It’s seen as a hugely important step on the road to global economic recovery.
The Federal Reserve’s first interest rate rise since the financial crisis struck is designed to send a message that the US economy at least is getting back to normal.
The hike is extremely modest: rock bottom interest rates have been raised to between 0.25 and 0.5 percent. But the tightening of monetary policy is deeply symbolic, a sign that the economy’s prolonged period in intensive care is over.
“This action marks the end of an extraordinary seven-year period during which the federal funds rate was held near zero to support the recovery of the economy from the worst financial crisis and recession since the Great Depression,” Federal Reserve Chair Janet Yellen told a news conference shortly after the announcement.
What began as a banking crisis spread to all parts of the economy and all parts of the world. Easy credit and over-borrowing, an explosion of debt, lax controls especially on what a Senate report later described as “Wall Street excess”… it all boiled over.
The US subprime mortgage crisis saw rising defaults on bad loans spread panic throughout the banking sector. After the collapse of Lehman Brothers in September 2008, the whole financial system threatened to go bust. Central banks cut interest rates to near zero; massive bailouts saw billions pumped into banks to keep the wider economy afloat.
Seven hard years later, could the US economy which dragged the world to the edge of the financial abyss now lead it to safety? Euronews turned to Craig Erlam – Senior Market Analyst with the foreign exchange company Oanda – for analysis.
Alasdair Sandford, euronews:
“We’ve seen a fairly positive reaction by the markets so far – do you think that is set to continue?”
Craig Erlam, Senior Market Analyst, Oanda:
“I think so, I think the markets have welcomed the interest rate hike and the ‘dovish’ stance that came along with it – the need to raise rates gradually from here on in, so as to avoid further market turmoil, to avoid really choking off the recovery that we’ve seen so far in the US – and I think the markets are really giving their backing to what the Federal Reserve has done. There had to come a point at some stage (when) we were going to start discussing interest rate hikes – and with unemployment at five percent and job growth continuing and wage growth following in the future, I think this was a good time to start. It reassures the markets, and it removes that element of uncertainty which has really hung on the markets this year.”
“So much for the American economy, what will be the impact of the Fed’s rate hike in Europe do you think, and in particular the eurozone?”
“Well I think the eurozone is an attractive place to invest right now. I think it’s really turning a corner, and with the amount of stimulus that we’ve got coming from the ECB, and when we’ve got the Federal Reserve starting to tighten monetary policy, it becomes a far more attractive place to invest. US equities have benefited greatly from the Fed’s very stimulative programme, and now that that is starting to tighten monetary policy I think we could see a lot of cash start to flow into the euro area – and like I say it’s a fantastic time, just as the eurozone is starting to turn a corner. And all these issues with Greece, and Italy prior to that, and Spain prior to that, are starting to fade now.”

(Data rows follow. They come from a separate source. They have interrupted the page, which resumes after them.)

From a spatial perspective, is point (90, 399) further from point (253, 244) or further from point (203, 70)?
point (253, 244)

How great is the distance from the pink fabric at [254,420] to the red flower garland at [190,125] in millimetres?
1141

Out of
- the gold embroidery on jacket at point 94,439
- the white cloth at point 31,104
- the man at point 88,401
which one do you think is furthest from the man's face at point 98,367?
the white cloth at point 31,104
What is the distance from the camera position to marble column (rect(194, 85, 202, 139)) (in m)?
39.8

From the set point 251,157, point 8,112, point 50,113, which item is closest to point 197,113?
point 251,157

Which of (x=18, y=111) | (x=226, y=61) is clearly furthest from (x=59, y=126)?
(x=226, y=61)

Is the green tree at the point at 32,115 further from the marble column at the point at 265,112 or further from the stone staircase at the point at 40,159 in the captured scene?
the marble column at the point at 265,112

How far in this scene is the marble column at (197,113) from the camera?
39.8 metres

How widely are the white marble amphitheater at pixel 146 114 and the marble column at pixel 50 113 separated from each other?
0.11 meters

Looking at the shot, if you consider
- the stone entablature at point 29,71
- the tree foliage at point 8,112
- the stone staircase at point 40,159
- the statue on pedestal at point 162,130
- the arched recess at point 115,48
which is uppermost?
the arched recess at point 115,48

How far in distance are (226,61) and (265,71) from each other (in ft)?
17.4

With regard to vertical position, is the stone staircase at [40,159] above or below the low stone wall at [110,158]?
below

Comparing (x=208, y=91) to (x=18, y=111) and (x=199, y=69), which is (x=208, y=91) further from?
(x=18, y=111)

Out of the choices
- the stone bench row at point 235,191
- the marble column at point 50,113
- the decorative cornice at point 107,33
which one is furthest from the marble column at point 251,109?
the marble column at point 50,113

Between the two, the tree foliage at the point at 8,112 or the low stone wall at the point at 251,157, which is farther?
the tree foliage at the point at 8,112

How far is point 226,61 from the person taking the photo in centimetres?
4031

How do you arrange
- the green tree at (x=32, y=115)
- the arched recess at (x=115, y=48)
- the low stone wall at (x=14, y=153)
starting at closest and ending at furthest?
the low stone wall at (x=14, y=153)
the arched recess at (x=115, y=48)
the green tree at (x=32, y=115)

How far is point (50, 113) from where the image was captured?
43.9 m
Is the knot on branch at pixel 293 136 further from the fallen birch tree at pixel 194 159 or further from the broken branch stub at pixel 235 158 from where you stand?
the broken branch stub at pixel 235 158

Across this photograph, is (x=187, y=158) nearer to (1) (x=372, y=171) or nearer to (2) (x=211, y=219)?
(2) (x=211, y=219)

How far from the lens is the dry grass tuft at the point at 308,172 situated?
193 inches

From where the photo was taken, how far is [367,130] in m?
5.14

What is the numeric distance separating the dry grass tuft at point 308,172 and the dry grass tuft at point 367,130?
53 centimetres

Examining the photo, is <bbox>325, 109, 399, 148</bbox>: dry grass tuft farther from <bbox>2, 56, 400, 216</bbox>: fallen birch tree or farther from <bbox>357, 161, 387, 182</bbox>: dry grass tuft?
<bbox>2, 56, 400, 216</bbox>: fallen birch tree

“Is the Fed’s move bad news do you think for emerging markets and the commodities?”
“I think emerging markets really priced in the Fed’s move. Back in August we saw that huge amount of turmoil which in my view actually prevented the Fed from raising interest rates a little bit earlier, in September. I think emerging markets really started to price this in. Now of course there are areas which are still going to be quite sensitive to what the US is doing, areas like Brazil where we’re already seeing quite a steep recession and there’s a lot of things like dollar-denominated debt and large current account deficits, fiscal deficits… so countries like this are going to remain a sensitive area when it comes to Fed interest rate hikes. But I think predominantly the emerging market world is quite well positioned at this stage to tolerate further interest rate hikes from the Fed, and I think we’ve seen this in the markets today – we’ve seen emerging markets as a whole rallying on the back of this Fed rate hike. And I think the reason for that is the removal of the uncertainty that I alluded to earlier.”
“Now the US was seen to be at the origin of the financial crisis a few years ago. Is it now beginning to lead the world towards recovery would you say?”
“I think the US – yes it was really at the origin of the financial crisis, but it was also one of the first nations to really deal with it, with all these foreclosures etc, and while there was a lot of harm done to the economy at the time they were also the first real country to take the fight to the financial crisis and try and find a way through it. And now we are seeing the benefits of that: they’ve had a lot of pain in the initial stages, but now we are starting to see the benefits of the actions that they took back then. Now other countries are a little further behind: the UK may be about six months behind with the first interest rate hike, the euro area may be a couple of years behind, but I think a strong US economy is good for the global economy. It’s the world’s largest economy and therefore if the US is performing well then it benefits everyone.”